- [Reading passage]
## Start
This should be happening quite rarely. But maybe arm64's document
needs some minor fixup, otherwise, it is quite confusing.

OK, so CONFIG_KASAN_VLALLOC=y and CONFIG_ARM64_MODULE_PLTS=y, the
module_alloc()
basically returns the memory in 128MB region, but can return the memory in 2GB
region. (This is OK because optprobe can filter it out)
But CONFIG_RANDOMIZE_MODULE_REGION_FULL=y, there is almost no chance to get
the memory in 128MB region.

Hmm, for the optprobe in kernel text, maybe we can define 'optinsn_alloc_start'
by 'module_alloc_base - (SZ_2G - MODULES_VADDR)' and use __vmalloc_node_range()
to avoid this issue. But that is only for the kernel. For the modules, we may
always out of 128MB region.

If we can have some separate PLT entries in each module for optprobe,
we should be able to short-jump to the PLT entry and then PLT entry
will further long-jump to detour out of the range. That is exactly
the duty of PLT.

Right now, arm64 has support on dynamic_ftrace by adding a
section in module for ftrace PLT.
arch/arm64/include/asm/module.lds.h:
SECTIONS {
#ifdef CONFIG_ARM64_MODULE_PLTS
    .plt 0 (NOLOAD) : { BYTE(0) }
    .init.plt 0 (NOLOAD) : { BYTE(0) }
    .text.ftrace_trampoline 0 (NOLOAD) : { BYTE(0) }
#endif
...
}

arch/arm64/kernel/module.c will initialize some PLT entries
for ftrace:

static int module_init_ftrace_plt(const Elf_Ehdr *hdr,
                  const Elf_Shdr *sechdrs,
                  struct module *mod)
{
#if defined(CONFIG_ARM64_MODULE_PLTS) && defined(CONFIG_DYNAMIC_FTRACE)
    const Elf_Shdr *s;
    struct plt_entry *plts;

    s = find_section(hdr, sechdrs, ".text.ftrace_trampoline");
    if (!s)
## End
- [Records for this exercise]
## Start
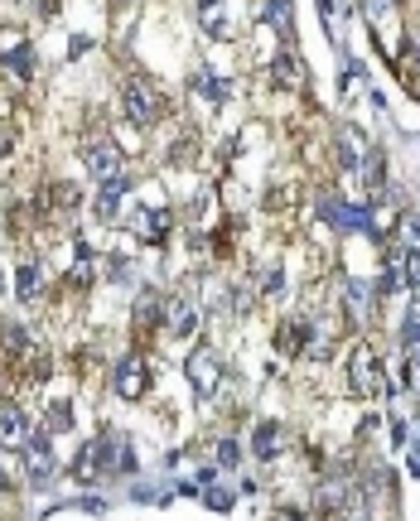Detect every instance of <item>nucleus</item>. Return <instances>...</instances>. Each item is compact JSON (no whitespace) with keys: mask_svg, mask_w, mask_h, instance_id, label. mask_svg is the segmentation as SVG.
I'll use <instances>...</instances> for the list:
<instances>
[{"mask_svg":"<svg viewBox=\"0 0 420 521\" xmlns=\"http://www.w3.org/2000/svg\"><path fill=\"white\" fill-rule=\"evenodd\" d=\"M348 391L353 396H377L382 391V353L367 338L353 343V353H348Z\"/></svg>","mask_w":420,"mask_h":521,"instance_id":"obj_1","label":"nucleus"},{"mask_svg":"<svg viewBox=\"0 0 420 521\" xmlns=\"http://www.w3.org/2000/svg\"><path fill=\"white\" fill-rule=\"evenodd\" d=\"M184 372H189V386H194L198 401H213V396H218V386H223V377H227L223 357L213 353V348H194L189 362H184Z\"/></svg>","mask_w":420,"mask_h":521,"instance_id":"obj_2","label":"nucleus"},{"mask_svg":"<svg viewBox=\"0 0 420 521\" xmlns=\"http://www.w3.org/2000/svg\"><path fill=\"white\" fill-rule=\"evenodd\" d=\"M121 102H126V116L136 121L140 131H150V126L165 116V102H160V92L145 83V78H131V83L121 87Z\"/></svg>","mask_w":420,"mask_h":521,"instance_id":"obj_3","label":"nucleus"},{"mask_svg":"<svg viewBox=\"0 0 420 521\" xmlns=\"http://www.w3.org/2000/svg\"><path fill=\"white\" fill-rule=\"evenodd\" d=\"M112 391L121 396V401H140V396L150 391V362H145L140 353H126L112 367Z\"/></svg>","mask_w":420,"mask_h":521,"instance_id":"obj_4","label":"nucleus"},{"mask_svg":"<svg viewBox=\"0 0 420 521\" xmlns=\"http://www.w3.org/2000/svg\"><path fill=\"white\" fill-rule=\"evenodd\" d=\"M198 300L184 290V295H174V300H165V329H169V338H194L198 333Z\"/></svg>","mask_w":420,"mask_h":521,"instance_id":"obj_5","label":"nucleus"},{"mask_svg":"<svg viewBox=\"0 0 420 521\" xmlns=\"http://www.w3.org/2000/svg\"><path fill=\"white\" fill-rule=\"evenodd\" d=\"M29 415L20 406H0V449H10V454H25L29 444Z\"/></svg>","mask_w":420,"mask_h":521,"instance_id":"obj_6","label":"nucleus"},{"mask_svg":"<svg viewBox=\"0 0 420 521\" xmlns=\"http://www.w3.org/2000/svg\"><path fill=\"white\" fill-rule=\"evenodd\" d=\"M25 473L34 478V483H49L58 473V459H54V444H49V435H34L25 444Z\"/></svg>","mask_w":420,"mask_h":521,"instance_id":"obj_7","label":"nucleus"},{"mask_svg":"<svg viewBox=\"0 0 420 521\" xmlns=\"http://www.w3.org/2000/svg\"><path fill=\"white\" fill-rule=\"evenodd\" d=\"M87 169L97 174V184H107V179H121V150H116L112 140H92L83 150Z\"/></svg>","mask_w":420,"mask_h":521,"instance_id":"obj_8","label":"nucleus"},{"mask_svg":"<svg viewBox=\"0 0 420 521\" xmlns=\"http://www.w3.org/2000/svg\"><path fill=\"white\" fill-rule=\"evenodd\" d=\"M324 218H329V227H338V232H372V227H367L372 213L358 208V203H338V198H329V203H324Z\"/></svg>","mask_w":420,"mask_h":521,"instance_id":"obj_9","label":"nucleus"},{"mask_svg":"<svg viewBox=\"0 0 420 521\" xmlns=\"http://www.w3.org/2000/svg\"><path fill=\"white\" fill-rule=\"evenodd\" d=\"M131 232L140 242H165L169 237V208H136L131 213Z\"/></svg>","mask_w":420,"mask_h":521,"instance_id":"obj_10","label":"nucleus"},{"mask_svg":"<svg viewBox=\"0 0 420 521\" xmlns=\"http://www.w3.org/2000/svg\"><path fill=\"white\" fill-rule=\"evenodd\" d=\"M367 155H372V145H367L363 131H358V126H343V131H338V165H343V169H363Z\"/></svg>","mask_w":420,"mask_h":521,"instance_id":"obj_11","label":"nucleus"},{"mask_svg":"<svg viewBox=\"0 0 420 521\" xmlns=\"http://www.w3.org/2000/svg\"><path fill=\"white\" fill-rule=\"evenodd\" d=\"M198 25L208 29V39H227V34H232V10H227V0H198Z\"/></svg>","mask_w":420,"mask_h":521,"instance_id":"obj_12","label":"nucleus"},{"mask_svg":"<svg viewBox=\"0 0 420 521\" xmlns=\"http://www.w3.org/2000/svg\"><path fill=\"white\" fill-rule=\"evenodd\" d=\"M261 20H266V29H276L280 39H290L295 34V0H266Z\"/></svg>","mask_w":420,"mask_h":521,"instance_id":"obj_13","label":"nucleus"},{"mask_svg":"<svg viewBox=\"0 0 420 521\" xmlns=\"http://www.w3.org/2000/svg\"><path fill=\"white\" fill-rule=\"evenodd\" d=\"M126 193H131V184H126V179H107V184L97 189V218H102V222H116L121 203H126Z\"/></svg>","mask_w":420,"mask_h":521,"instance_id":"obj_14","label":"nucleus"},{"mask_svg":"<svg viewBox=\"0 0 420 521\" xmlns=\"http://www.w3.org/2000/svg\"><path fill=\"white\" fill-rule=\"evenodd\" d=\"M280 444H285V430H280L276 420H266V425H256L252 435V454L266 464V459H280Z\"/></svg>","mask_w":420,"mask_h":521,"instance_id":"obj_15","label":"nucleus"},{"mask_svg":"<svg viewBox=\"0 0 420 521\" xmlns=\"http://www.w3.org/2000/svg\"><path fill=\"white\" fill-rule=\"evenodd\" d=\"M165 319V295L160 290H140L136 295V329L145 333V329H155Z\"/></svg>","mask_w":420,"mask_h":521,"instance_id":"obj_16","label":"nucleus"},{"mask_svg":"<svg viewBox=\"0 0 420 521\" xmlns=\"http://www.w3.org/2000/svg\"><path fill=\"white\" fill-rule=\"evenodd\" d=\"M271 83H280V87H295V92H305V83H309V73L295 63L290 54H276V63H271Z\"/></svg>","mask_w":420,"mask_h":521,"instance_id":"obj_17","label":"nucleus"},{"mask_svg":"<svg viewBox=\"0 0 420 521\" xmlns=\"http://www.w3.org/2000/svg\"><path fill=\"white\" fill-rule=\"evenodd\" d=\"M39 280H44V275H39V266H34V261H25V266L15 271V295L29 304L34 295H39Z\"/></svg>","mask_w":420,"mask_h":521,"instance_id":"obj_18","label":"nucleus"},{"mask_svg":"<svg viewBox=\"0 0 420 521\" xmlns=\"http://www.w3.org/2000/svg\"><path fill=\"white\" fill-rule=\"evenodd\" d=\"M401 343H406V348H420V295L406 304V314H401Z\"/></svg>","mask_w":420,"mask_h":521,"instance_id":"obj_19","label":"nucleus"},{"mask_svg":"<svg viewBox=\"0 0 420 521\" xmlns=\"http://www.w3.org/2000/svg\"><path fill=\"white\" fill-rule=\"evenodd\" d=\"M343 295H348V309H353V319L363 324V319H367V309H372V304H367V290L358 285V280H343Z\"/></svg>","mask_w":420,"mask_h":521,"instance_id":"obj_20","label":"nucleus"},{"mask_svg":"<svg viewBox=\"0 0 420 521\" xmlns=\"http://www.w3.org/2000/svg\"><path fill=\"white\" fill-rule=\"evenodd\" d=\"M63 430H73V406H68V401H58L54 411H49V425H44V435H63Z\"/></svg>","mask_w":420,"mask_h":521,"instance_id":"obj_21","label":"nucleus"},{"mask_svg":"<svg viewBox=\"0 0 420 521\" xmlns=\"http://www.w3.org/2000/svg\"><path fill=\"white\" fill-rule=\"evenodd\" d=\"M203 502H208V512H232V493H227L223 483H208Z\"/></svg>","mask_w":420,"mask_h":521,"instance_id":"obj_22","label":"nucleus"},{"mask_svg":"<svg viewBox=\"0 0 420 521\" xmlns=\"http://www.w3.org/2000/svg\"><path fill=\"white\" fill-rule=\"evenodd\" d=\"M213 459H218V464H223V468H237V459H242V449H237L232 439H223V444L213 449Z\"/></svg>","mask_w":420,"mask_h":521,"instance_id":"obj_23","label":"nucleus"},{"mask_svg":"<svg viewBox=\"0 0 420 521\" xmlns=\"http://www.w3.org/2000/svg\"><path fill=\"white\" fill-rule=\"evenodd\" d=\"M406 285L420 295V247L416 251H406Z\"/></svg>","mask_w":420,"mask_h":521,"instance_id":"obj_24","label":"nucleus"},{"mask_svg":"<svg viewBox=\"0 0 420 521\" xmlns=\"http://www.w3.org/2000/svg\"><path fill=\"white\" fill-rule=\"evenodd\" d=\"M406 464H411V473L420 478V430L411 435V449H406Z\"/></svg>","mask_w":420,"mask_h":521,"instance_id":"obj_25","label":"nucleus"},{"mask_svg":"<svg viewBox=\"0 0 420 521\" xmlns=\"http://www.w3.org/2000/svg\"><path fill=\"white\" fill-rule=\"evenodd\" d=\"M276 521H305V517H300L295 507H280V512H276Z\"/></svg>","mask_w":420,"mask_h":521,"instance_id":"obj_26","label":"nucleus"},{"mask_svg":"<svg viewBox=\"0 0 420 521\" xmlns=\"http://www.w3.org/2000/svg\"><path fill=\"white\" fill-rule=\"evenodd\" d=\"M382 5H392V0H367V10H372V15H377V10H382Z\"/></svg>","mask_w":420,"mask_h":521,"instance_id":"obj_27","label":"nucleus"},{"mask_svg":"<svg viewBox=\"0 0 420 521\" xmlns=\"http://www.w3.org/2000/svg\"><path fill=\"white\" fill-rule=\"evenodd\" d=\"M0 493H10V478H5V468H0Z\"/></svg>","mask_w":420,"mask_h":521,"instance_id":"obj_28","label":"nucleus"},{"mask_svg":"<svg viewBox=\"0 0 420 521\" xmlns=\"http://www.w3.org/2000/svg\"><path fill=\"white\" fill-rule=\"evenodd\" d=\"M58 10V0H44V15H54Z\"/></svg>","mask_w":420,"mask_h":521,"instance_id":"obj_29","label":"nucleus"}]
</instances>
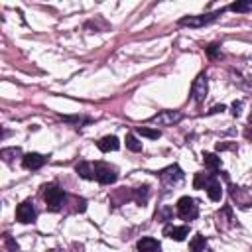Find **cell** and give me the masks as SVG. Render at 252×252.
Here are the masks:
<instances>
[{
  "label": "cell",
  "instance_id": "cell-1",
  "mask_svg": "<svg viewBox=\"0 0 252 252\" xmlns=\"http://www.w3.org/2000/svg\"><path fill=\"white\" fill-rule=\"evenodd\" d=\"M43 199L51 211H59L65 203V193L57 185H47V187H43Z\"/></svg>",
  "mask_w": 252,
  "mask_h": 252
},
{
  "label": "cell",
  "instance_id": "cell-2",
  "mask_svg": "<svg viewBox=\"0 0 252 252\" xmlns=\"http://www.w3.org/2000/svg\"><path fill=\"white\" fill-rule=\"evenodd\" d=\"M177 213H179L181 219L193 220V219L199 215V209H197V205H195V199H191V197H181V199L177 201Z\"/></svg>",
  "mask_w": 252,
  "mask_h": 252
},
{
  "label": "cell",
  "instance_id": "cell-3",
  "mask_svg": "<svg viewBox=\"0 0 252 252\" xmlns=\"http://www.w3.org/2000/svg\"><path fill=\"white\" fill-rule=\"evenodd\" d=\"M220 14H222V10H217V12H213V14L187 16V18H181V20H179V24H181V26H189V28H201V26H205V24H209V22L217 20V16H220Z\"/></svg>",
  "mask_w": 252,
  "mask_h": 252
},
{
  "label": "cell",
  "instance_id": "cell-4",
  "mask_svg": "<svg viewBox=\"0 0 252 252\" xmlns=\"http://www.w3.org/2000/svg\"><path fill=\"white\" fill-rule=\"evenodd\" d=\"M179 120H181V112H177V110H161L150 118V122L158 124V126H173Z\"/></svg>",
  "mask_w": 252,
  "mask_h": 252
},
{
  "label": "cell",
  "instance_id": "cell-5",
  "mask_svg": "<svg viewBox=\"0 0 252 252\" xmlns=\"http://www.w3.org/2000/svg\"><path fill=\"white\" fill-rule=\"evenodd\" d=\"M94 177H96L98 183L110 185V183L116 181L118 175H116V169H114V167H110V165H106V163H94Z\"/></svg>",
  "mask_w": 252,
  "mask_h": 252
},
{
  "label": "cell",
  "instance_id": "cell-6",
  "mask_svg": "<svg viewBox=\"0 0 252 252\" xmlns=\"http://www.w3.org/2000/svg\"><path fill=\"white\" fill-rule=\"evenodd\" d=\"M207 89H209V83H207V75H199L195 81H193V85H191V98L195 100V102H203L205 100V96H207Z\"/></svg>",
  "mask_w": 252,
  "mask_h": 252
},
{
  "label": "cell",
  "instance_id": "cell-7",
  "mask_svg": "<svg viewBox=\"0 0 252 252\" xmlns=\"http://www.w3.org/2000/svg\"><path fill=\"white\" fill-rule=\"evenodd\" d=\"M16 219H18L20 222H24V224L35 220V209H33L32 201H24V203L18 205V209H16Z\"/></svg>",
  "mask_w": 252,
  "mask_h": 252
},
{
  "label": "cell",
  "instance_id": "cell-8",
  "mask_svg": "<svg viewBox=\"0 0 252 252\" xmlns=\"http://www.w3.org/2000/svg\"><path fill=\"white\" fill-rule=\"evenodd\" d=\"M22 163L26 169H39L43 163H45V156L41 154H35V152H30L22 158Z\"/></svg>",
  "mask_w": 252,
  "mask_h": 252
},
{
  "label": "cell",
  "instance_id": "cell-9",
  "mask_svg": "<svg viewBox=\"0 0 252 252\" xmlns=\"http://www.w3.org/2000/svg\"><path fill=\"white\" fill-rule=\"evenodd\" d=\"M159 177H161L165 183L173 185V183H177V181L183 179V171L179 169V165H169V167H165V169L159 173Z\"/></svg>",
  "mask_w": 252,
  "mask_h": 252
},
{
  "label": "cell",
  "instance_id": "cell-10",
  "mask_svg": "<svg viewBox=\"0 0 252 252\" xmlns=\"http://www.w3.org/2000/svg\"><path fill=\"white\" fill-rule=\"evenodd\" d=\"M205 189H207V195H209V199H211V201H220V195H222V187H220V183H219V181H217L213 175H209Z\"/></svg>",
  "mask_w": 252,
  "mask_h": 252
},
{
  "label": "cell",
  "instance_id": "cell-11",
  "mask_svg": "<svg viewBox=\"0 0 252 252\" xmlns=\"http://www.w3.org/2000/svg\"><path fill=\"white\" fill-rule=\"evenodd\" d=\"M163 234L173 240H185V236L189 234V226H165Z\"/></svg>",
  "mask_w": 252,
  "mask_h": 252
},
{
  "label": "cell",
  "instance_id": "cell-12",
  "mask_svg": "<svg viewBox=\"0 0 252 252\" xmlns=\"http://www.w3.org/2000/svg\"><path fill=\"white\" fill-rule=\"evenodd\" d=\"M138 252H159V242L156 240V238H150V236H146V238H142V240H138Z\"/></svg>",
  "mask_w": 252,
  "mask_h": 252
},
{
  "label": "cell",
  "instance_id": "cell-13",
  "mask_svg": "<svg viewBox=\"0 0 252 252\" xmlns=\"http://www.w3.org/2000/svg\"><path fill=\"white\" fill-rule=\"evenodd\" d=\"M98 150L100 152H114V150H118V146H120V142H118V138L116 136H104L102 140H98Z\"/></svg>",
  "mask_w": 252,
  "mask_h": 252
},
{
  "label": "cell",
  "instance_id": "cell-14",
  "mask_svg": "<svg viewBox=\"0 0 252 252\" xmlns=\"http://www.w3.org/2000/svg\"><path fill=\"white\" fill-rule=\"evenodd\" d=\"M75 171H77L83 179H93V177H94V165L89 163V161H81V163H77Z\"/></svg>",
  "mask_w": 252,
  "mask_h": 252
},
{
  "label": "cell",
  "instance_id": "cell-15",
  "mask_svg": "<svg viewBox=\"0 0 252 252\" xmlns=\"http://www.w3.org/2000/svg\"><path fill=\"white\" fill-rule=\"evenodd\" d=\"M189 248H191L193 252H205V248H207V240H205V236H203V234H195L193 240L189 242Z\"/></svg>",
  "mask_w": 252,
  "mask_h": 252
},
{
  "label": "cell",
  "instance_id": "cell-16",
  "mask_svg": "<svg viewBox=\"0 0 252 252\" xmlns=\"http://www.w3.org/2000/svg\"><path fill=\"white\" fill-rule=\"evenodd\" d=\"M203 161L211 171H217L220 167V158H217L215 154H203Z\"/></svg>",
  "mask_w": 252,
  "mask_h": 252
},
{
  "label": "cell",
  "instance_id": "cell-17",
  "mask_svg": "<svg viewBox=\"0 0 252 252\" xmlns=\"http://www.w3.org/2000/svg\"><path fill=\"white\" fill-rule=\"evenodd\" d=\"M136 134L146 136V138H152V140L159 138V130H152V128H146V126H138V128H136Z\"/></svg>",
  "mask_w": 252,
  "mask_h": 252
},
{
  "label": "cell",
  "instance_id": "cell-18",
  "mask_svg": "<svg viewBox=\"0 0 252 252\" xmlns=\"http://www.w3.org/2000/svg\"><path fill=\"white\" fill-rule=\"evenodd\" d=\"M126 148L132 152H142V144L136 140L134 134H126Z\"/></svg>",
  "mask_w": 252,
  "mask_h": 252
},
{
  "label": "cell",
  "instance_id": "cell-19",
  "mask_svg": "<svg viewBox=\"0 0 252 252\" xmlns=\"http://www.w3.org/2000/svg\"><path fill=\"white\" fill-rule=\"evenodd\" d=\"M0 156L4 158V161H12L16 156H20V148H4L0 152Z\"/></svg>",
  "mask_w": 252,
  "mask_h": 252
},
{
  "label": "cell",
  "instance_id": "cell-20",
  "mask_svg": "<svg viewBox=\"0 0 252 252\" xmlns=\"http://www.w3.org/2000/svg\"><path fill=\"white\" fill-rule=\"evenodd\" d=\"M232 12H248L250 8H252V2L248 0V2H234V4H230L228 6Z\"/></svg>",
  "mask_w": 252,
  "mask_h": 252
},
{
  "label": "cell",
  "instance_id": "cell-21",
  "mask_svg": "<svg viewBox=\"0 0 252 252\" xmlns=\"http://www.w3.org/2000/svg\"><path fill=\"white\" fill-rule=\"evenodd\" d=\"M207 53H209V57H213V59L220 57V53H219V45H217V43L209 45V47H207Z\"/></svg>",
  "mask_w": 252,
  "mask_h": 252
},
{
  "label": "cell",
  "instance_id": "cell-22",
  "mask_svg": "<svg viewBox=\"0 0 252 252\" xmlns=\"http://www.w3.org/2000/svg\"><path fill=\"white\" fill-rule=\"evenodd\" d=\"M240 106H242L240 102H234V104H232V114H234V116H238V114H240Z\"/></svg>",
  "mask_w": 252,
  "mask_h": 252
},
{
  "label": "cell",
  "instance_id": "cell-23",
  "mask_svg": "<svg viewBox=\"0 0 252 252\" xmlns=\"http://www.w3.org/2000/svg\"><path fill=\"white\" fill-rule=\"evenodd\" d=\"M248 120H250V124H252V112H250V118H248Z\"/></svg>",
  "mask_w": 252,
  "mask_h": 252
}]
</instances>
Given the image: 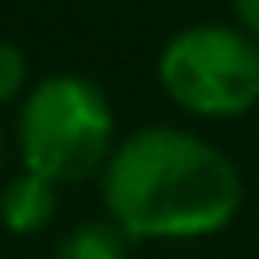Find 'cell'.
<instances>
[{"label": "cell", "instance_id": "6da1fadb", "mask_svg": "<svg viewBox=\"0 0 259 259\" xmlns=\"http://www.w3.org/2000/svg\"><path fill=\"white\" fill-rule=\"evenodd\" d=\"M104 203L130 242L216 233L242 207V177L225 151L186 130L147 125L104 168Z\"/></svg>", "mask_w": 259, "mask_h": 259}, {"label": "cell", "instance_id": "7a4b0ae2", "mask_svg": "<svg viewBox=\"0 0 259 259\" xmlns=\"http://www.w3.org/2000/svg\"><path fill=\"white\" fill-rule=\"evenodd\" d=\"M26 173L48 182H82L112 147V112L95 82L78 74H52L35 82L18 121Z\"/></svg>", "mask_w": 259, "mask_h": 259}, {"label": "cell", "instance_id": "3957f363", "mask_svg": "<svg viewBox=\"0 0 259 259\" xmlns=\"http://www.w3.org/2000/svg\"><path fill=\"white\" fill-rule=\"evenodd\" d=\"M160 82L199 117H238L259 104V44L233 26H186L160 52Z\"/></svg>", "mask_w": 259, "mask_h": 259}, {"label": "cell", "instance_id": "277c9868", "mask_svg": "<svg viewBox=\"0 0 259 259\" xmlns=\"http://www.w3.org/2000/svg\"><path fill=\"white\" fill-rule=\"evenodd\" d=\"M56 212V186L48 177L18 173L5 190H0V221L13 233H39Z\"/></svg>", "mask_w": 259, "mask_h": 259}, {"label": "cell", "instance_id": "5b68a950", "mask_svg": "<svg viewBox=\"0 0 259 259\" xmlns=\"http://www.w3.org/2000/svg\"><path fill=\"white\" fill-rule=\"evenodd\" d=\"M52 259H130V238L112 221H87L65 233Z\"/></svg>", "mask_w": 259, "mask_h": 259}, {"label": "cell", "instance_id": "8992f818", "mask_svg": "<svg viewBox=\"0 0 259 259\" xmlns=\"http://www.w3.org/2000/svg\"><path fill=\"white\" fill-rule=\"evenodd\" d=\"M22 87H26V56L18 44L0 39V104H9Z\"/></svg>", "mask_w": 259, "mask_h": 259}, {"label": "cell", "instance_id": "52a82bcc", "mask_svg": "<svg viewBox=\"0 0 259 259\" xmlns=\"http://www.w3.org/2000/svg\"><path fill=\"white\" fill-rule=\"evenodd\" d=\"M233 13H238L242 30L259 39V0H238V9H233Z\"/></svg>", "mask_w": 259, "mask_h": 259}, {"label": "cell", "instance_id": "ba28073f", "mask_svg": "<svg viewBox=\"0 0 259 259\" xmlns=\"http://www.w3.org/2000/svg\"><path fill=\"white\" fill-rule=\"evenodd\" d=\"M0 156H5V147H0Z\"/></svg>", "mask_w": 259, "mask_h": 259}]
</instances>
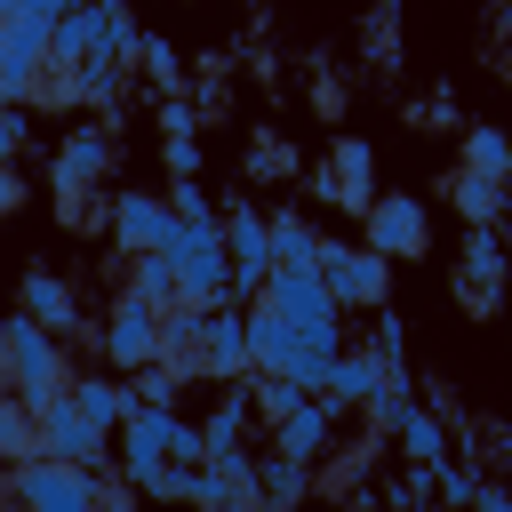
## End
- [Directives]
1. Reproduce the listing from its first line through the line containing "I'll use <instances>...</instances>", leaving the pictures out.
2. Pick up the thread on arm64 optprobe and module PLT entries after its last line and keep writing.
The thread and the listing have nothing to do with each other.

- [Results of the tasks]
1.
Detect every instance of <item>nucleus</item>. Return <instances>...</instances>. Each item is compact JSON (no whitespace) with keys: mask_svg, mask_w, mask_h, instance_id, label. mask_svg is the segmentation as SVG.
I'll use <instances>...</instances> for the list:

2.
        return -ENOEXEC;

    plts = (void *)s->sh_addr;

    __init_plt(&plts[FTRACE_PLT_IDX], FTRACE_ADDR);

    if (IS_ENABLED(CONFIG_DYNAMIC_FTRACE_WITH_REGS))
        __init_plt(&plts[FTRACE_REGS_PLT_IDX], FTRACE_REGS_ADDR);

    mod->arch.ftrace_trampolines = plts;
#endif
    return 0;
}

Ftrace will then use those PLT entries in arch/arm64/kernel/ftrace.c:
static struct plt_entry *get_ftrace_plt(struct module *mod, unsigned long addr)
{
#ifdef CONFIG_ARM64_MODULE_PLTS
    struct plt_entry *plt = mod->arch.ftrace_trampolines;

    if (addr == FTRACE_ADDR)
        return &plt[FTRACE_PLT_IDX];
    if (addr == FTRACE_REGS_ADDR &&
        IS_ENABLED(CONFIG_DYNAMIC_FTRACE_WITH_REGS))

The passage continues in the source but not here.